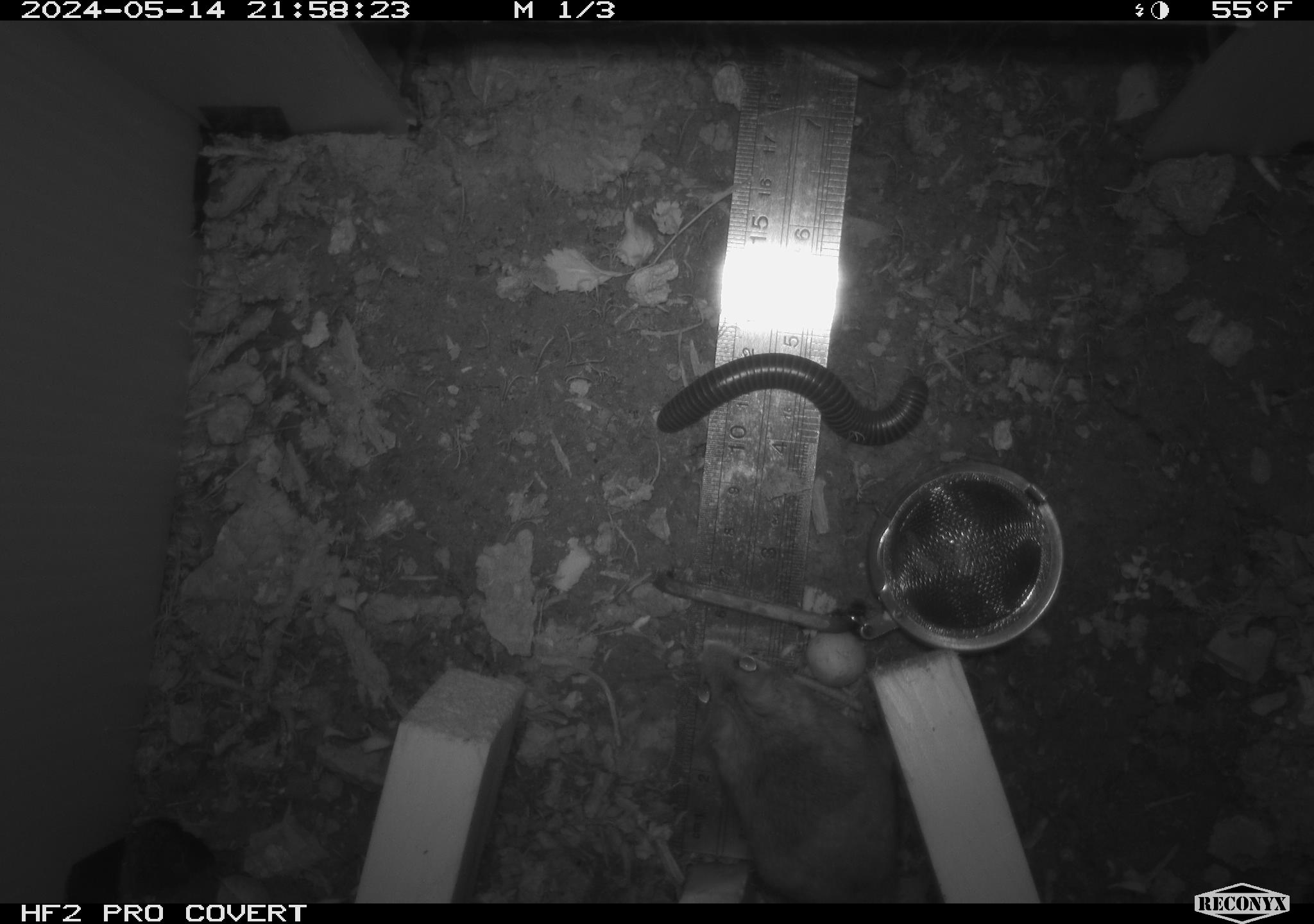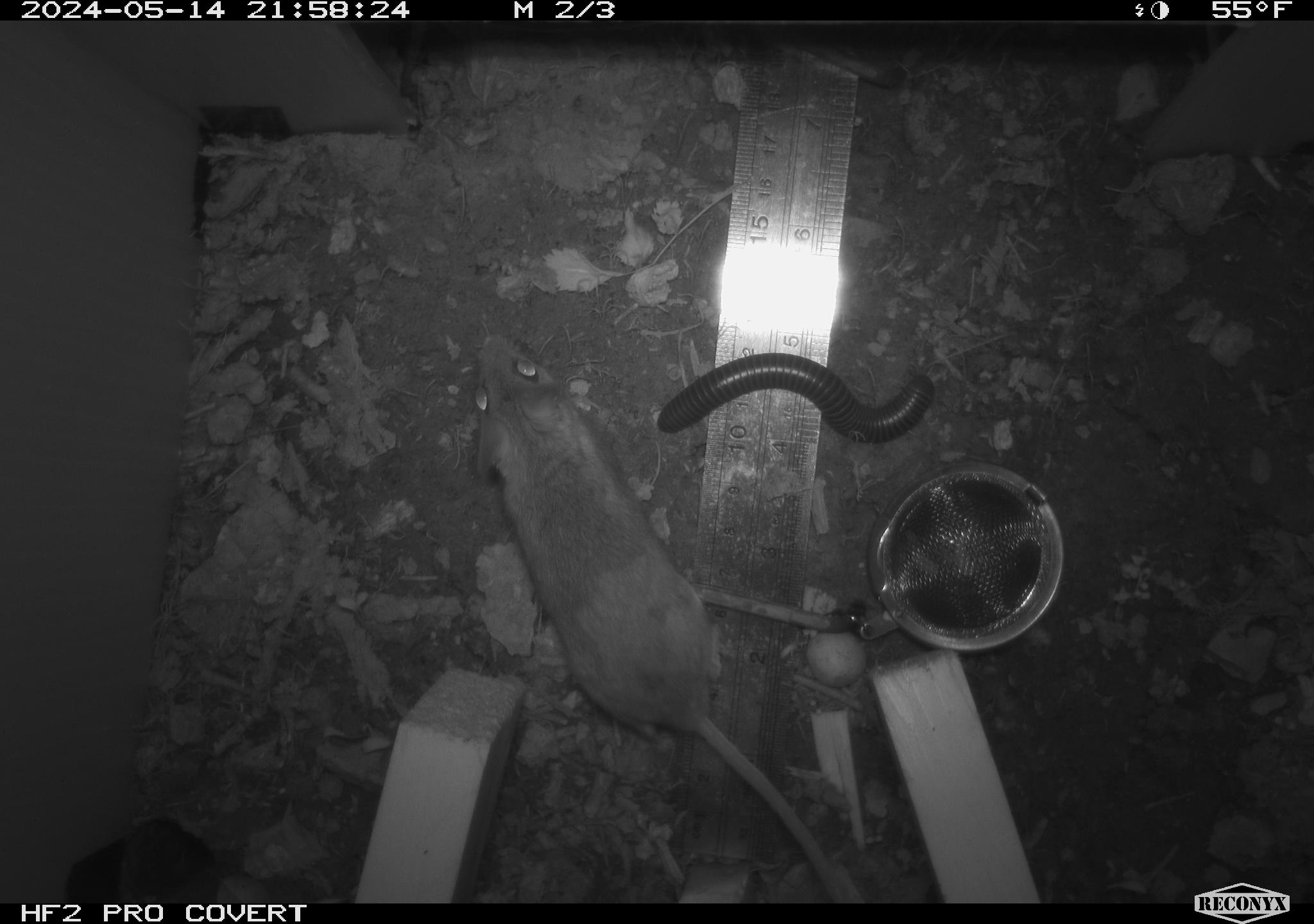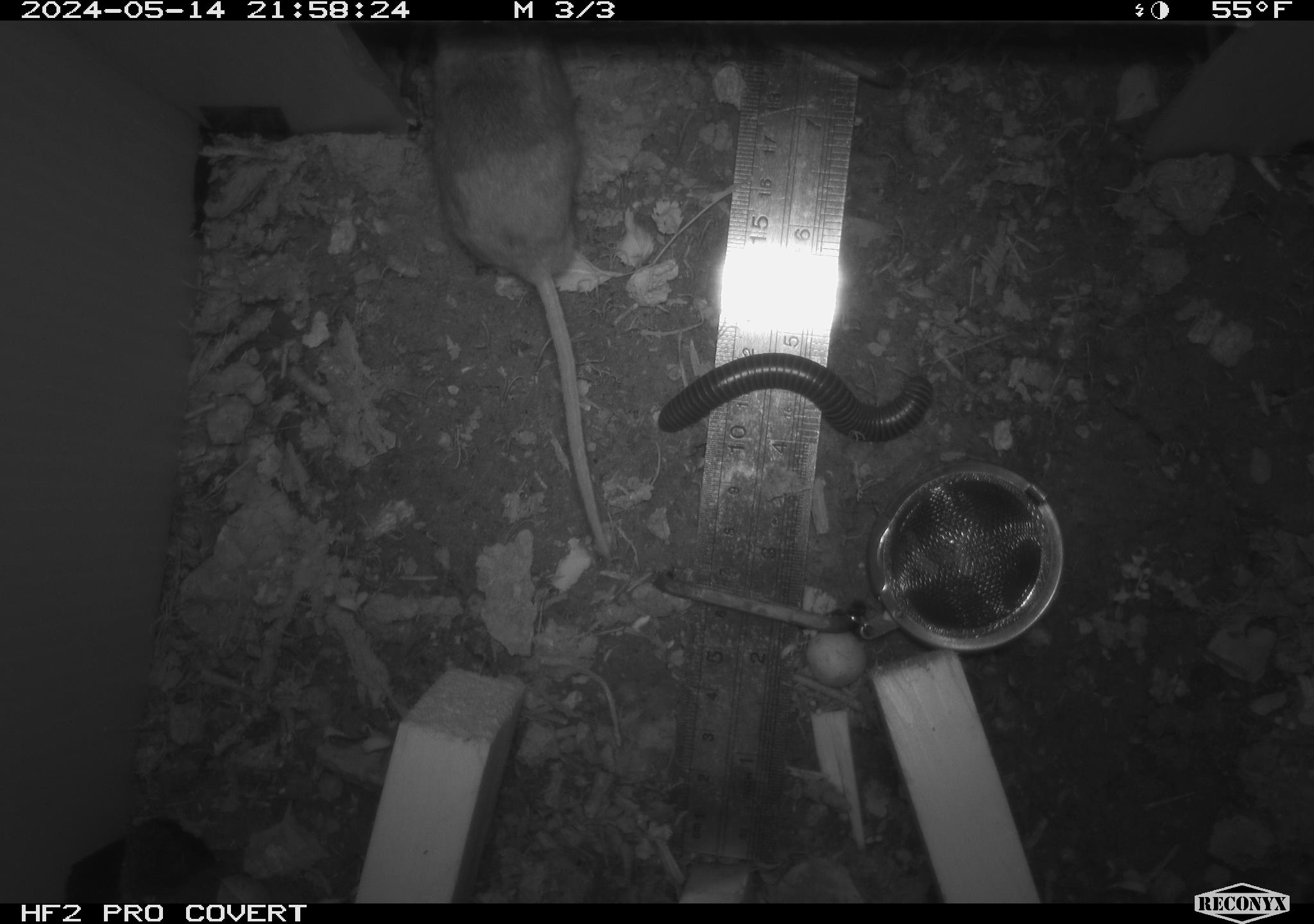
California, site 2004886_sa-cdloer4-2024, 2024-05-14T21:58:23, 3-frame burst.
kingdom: Animalia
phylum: Arthropoda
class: Diplopoda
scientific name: Diplopoda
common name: millipedes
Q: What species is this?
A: Millipedes (Diplopoda).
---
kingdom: Animalia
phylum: Chordata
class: Mammalia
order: Rodentia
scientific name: Rodentia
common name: rodent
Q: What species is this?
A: Rodent (Rodentia).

——

#### EXERCISE
Starting at the line that contains "class: Mammalia", retype every line through the end of the records exactly, and nothing else.

#### RESULT FOR THIS EXERCISE
class: Mammalia
order: Rodentia
scientific name: Rodentia
common name: rodent
Q: What species is this?
A: Rodent (Rodentia).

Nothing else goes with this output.